Like most predictions, this one is for suckers. To begin with, the definition of a second-term curse has become so elastic that anything from a few policy setbacks to death can be interpreted as fulfillment of the curse. Even the definition of a second term has been debased by those who call vice presidents who complete a dead president’s term and win one on their own — Theodore Roosevelt, Calvin Coolidge, Harry Truman and Lyndon Johnson — two-termers.
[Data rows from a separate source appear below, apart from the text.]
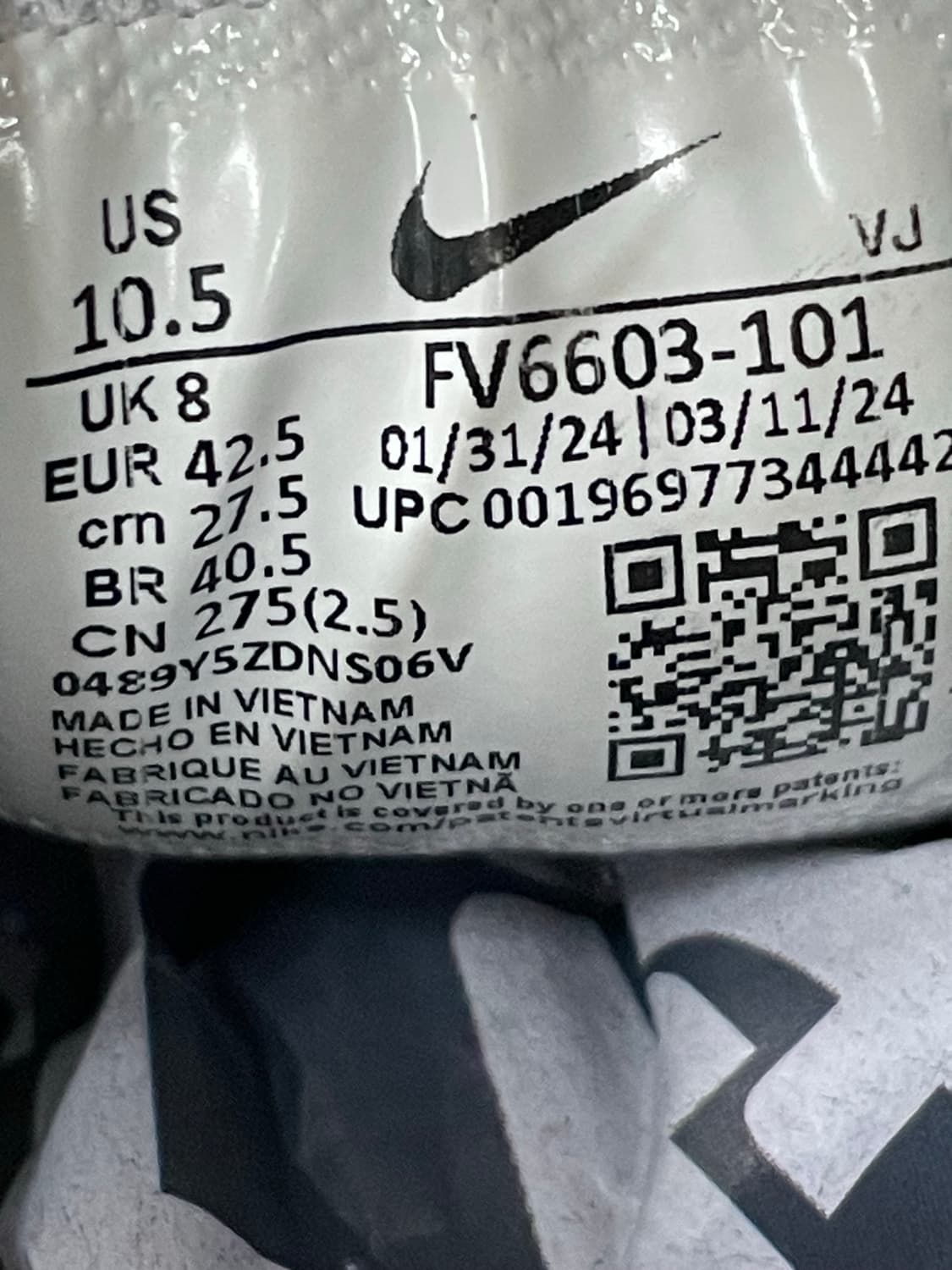 나이키 P-6000 그레이 275 상품이미지8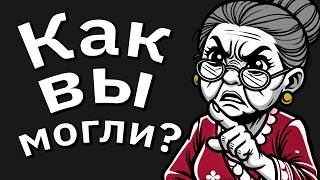 Выгнали Из Дома Подростком Изза Вранья Братика Спустя Годы Родители Увидели Мой Успех И… [upl. by Tingey]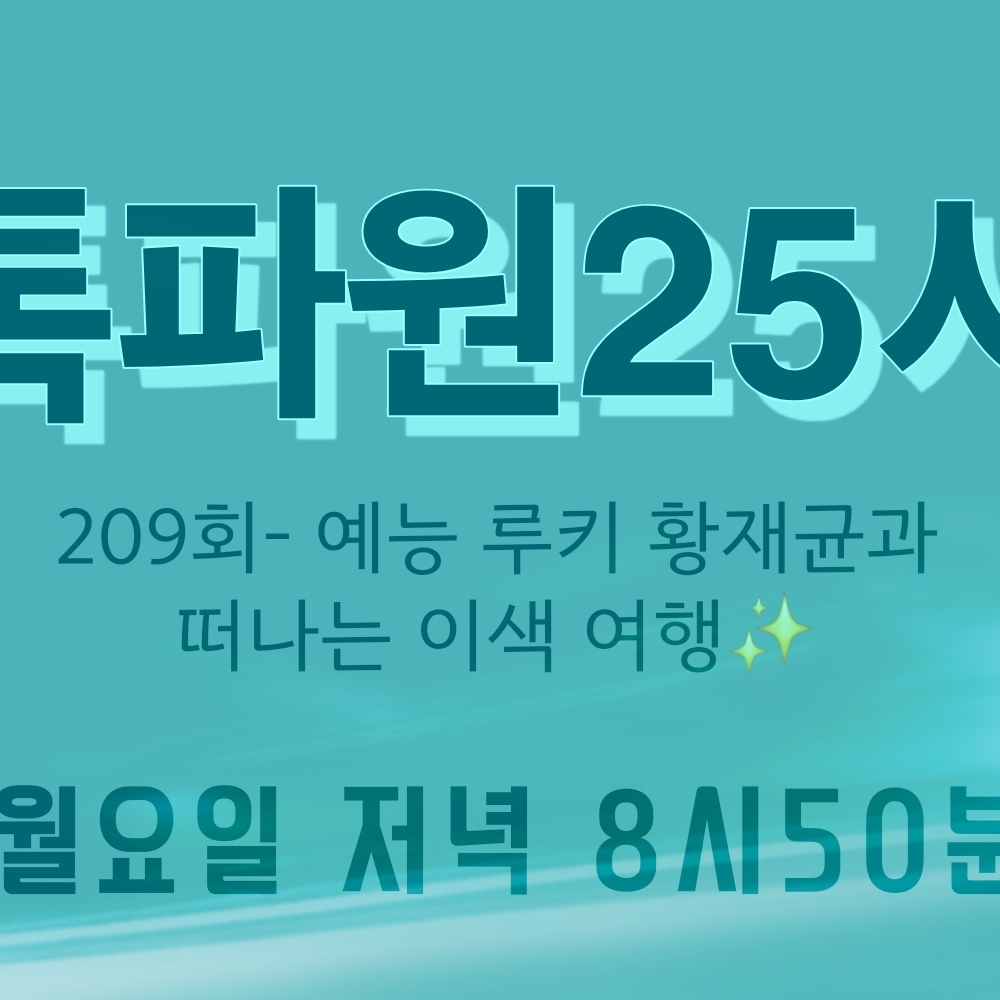 이찬원 팬이 찍은 순간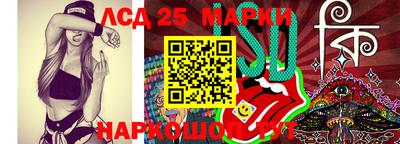 mdma Коммунар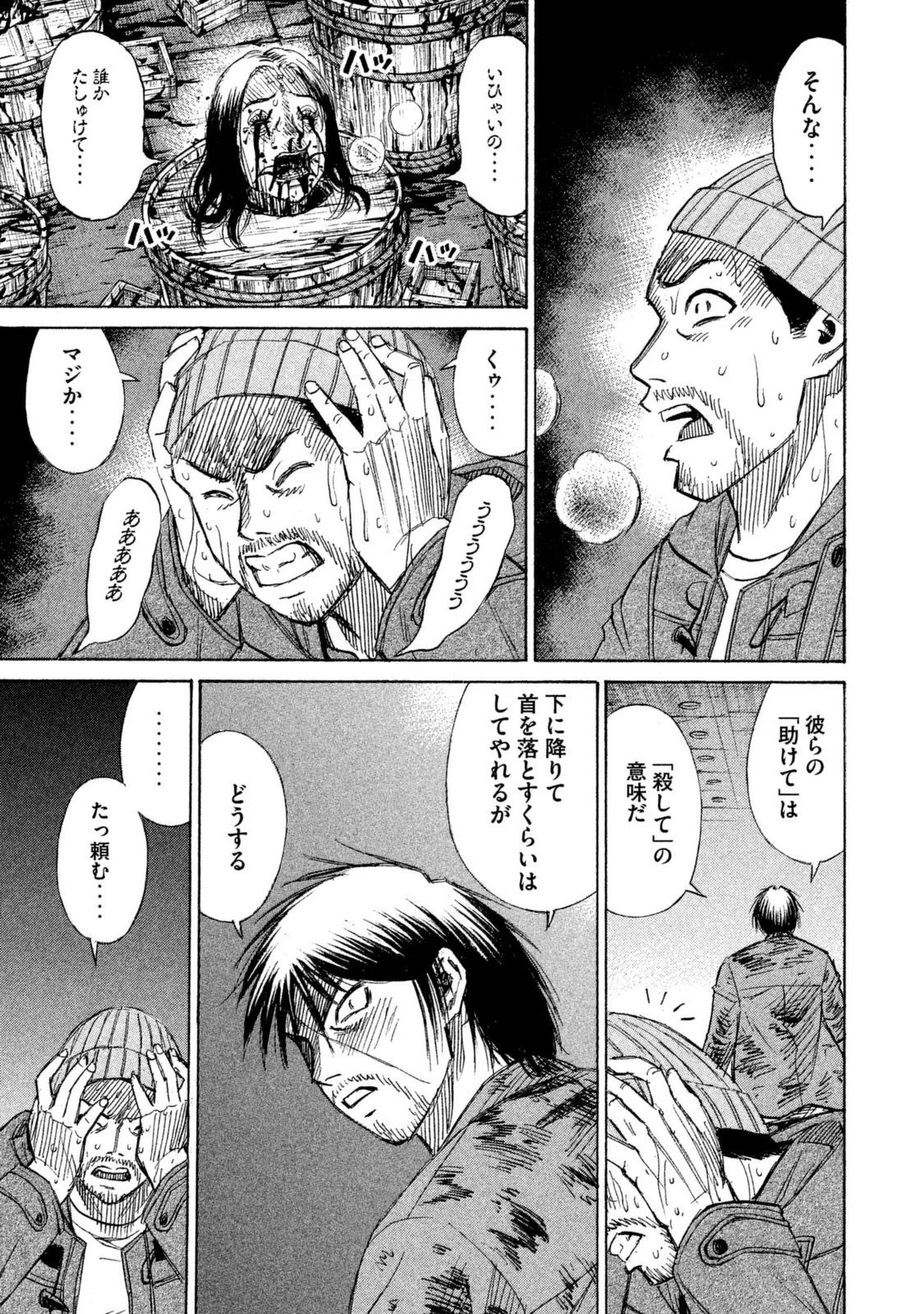 彼岸島48日後… 第6話 - 10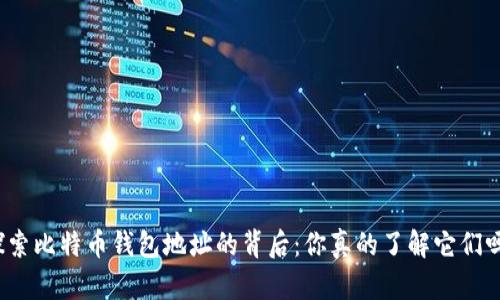 探索比特币钱包地址的背后：你真的了解它们吗？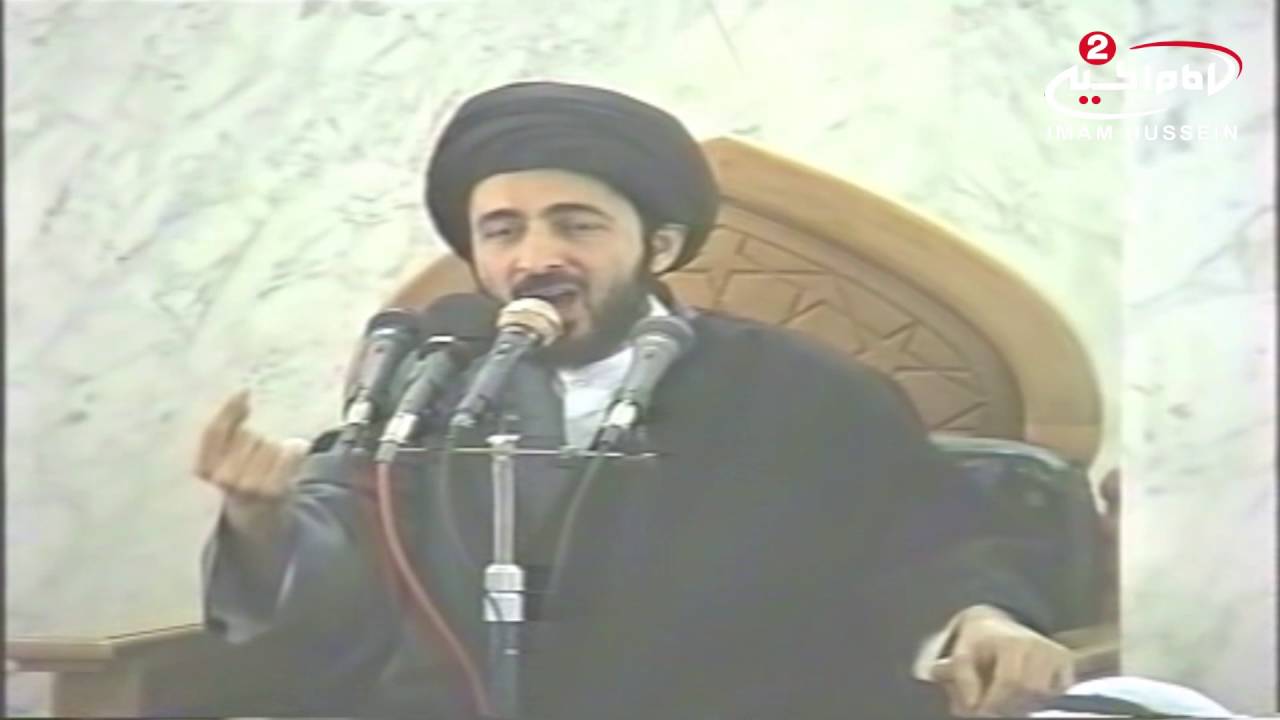 ومضات (14) بين الدعاء والقضاء اية الله السيد محمد رضا الشيرازي 1438ق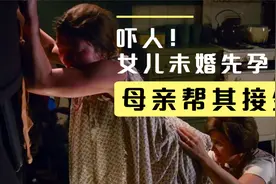 好吓人，母亲为了隐瞒女儿未婚先孕，私自给女儿接生视频封面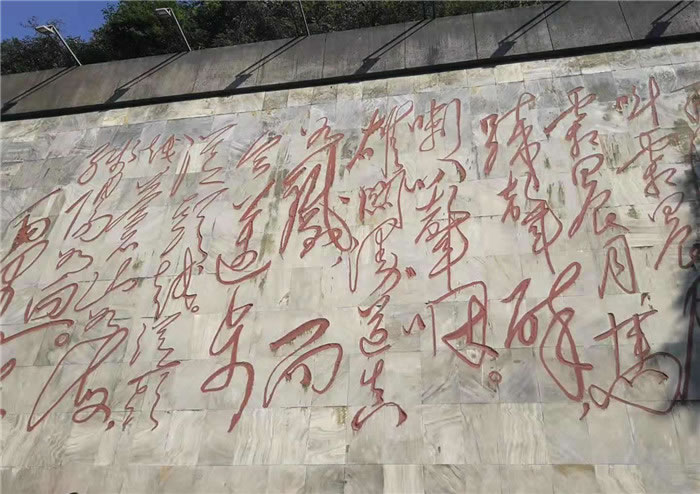 春风基地绵阳老兵重走长征路:旅行贵州娄山关战斗遗址和遵义会址精彩回放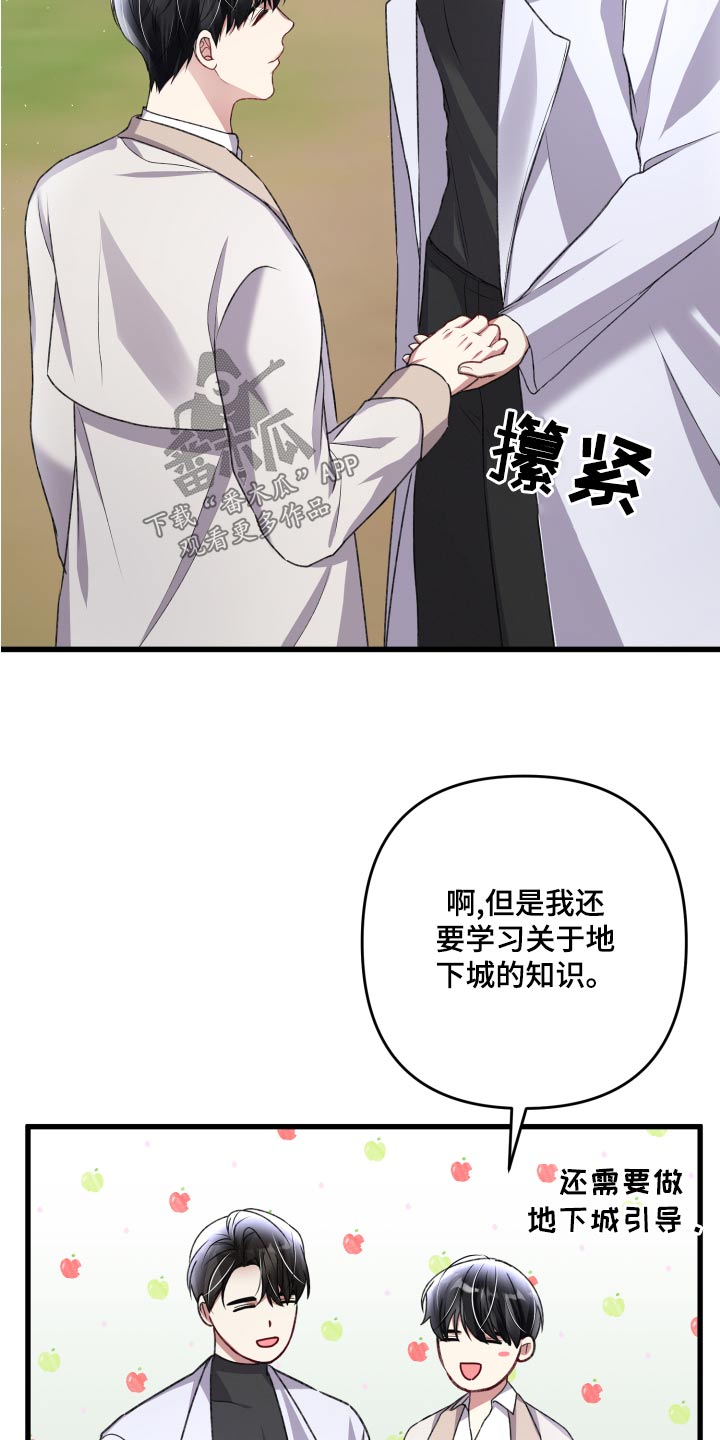 《专属引导师》漫画最新章节第125章：【番外】建造免费下拉式在线观看章节第【14】张图片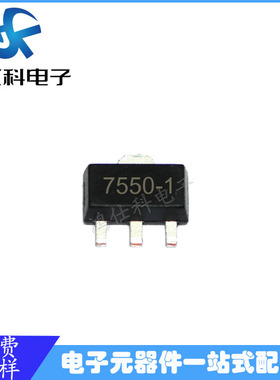 三极管HT7550-1 三端稳压 丝印7550-1 SOT-89贴片封装 全新现货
Blake Hounshell, managing editor at Foreign Policy, looks at terrorism in Northern Africa in the context of Secretary Clinton's testimony:
Perhaps a better question is how involved we want to be. Some reports have linked al Qaeda in the Islamic Maghreb, which has ties to al Qaeda's leadership in Pakistan, to the Benghazi attack. Three Americans died in the gas plant in Algeria, and seven more barely escaped with their lives. The United States reportedly has had special operations forces in Mali for years. So, in a sense, America already is very much involved.
But that doesn't mean the right course of action is to get in deeper. To varying degrees, al Qaeda in the Islamic Maghreb and its allies clearly do pose a threat to U.S. interests in their corner of Africa, but there's little evidence that they have the capability or intent to strike the U.S. homeland. The United States needs to lead from behind in this region -- but way, way behind, with French and African forces in the front. Al Qaeda would like nothing more than to drag the United States into another protracted quagmire.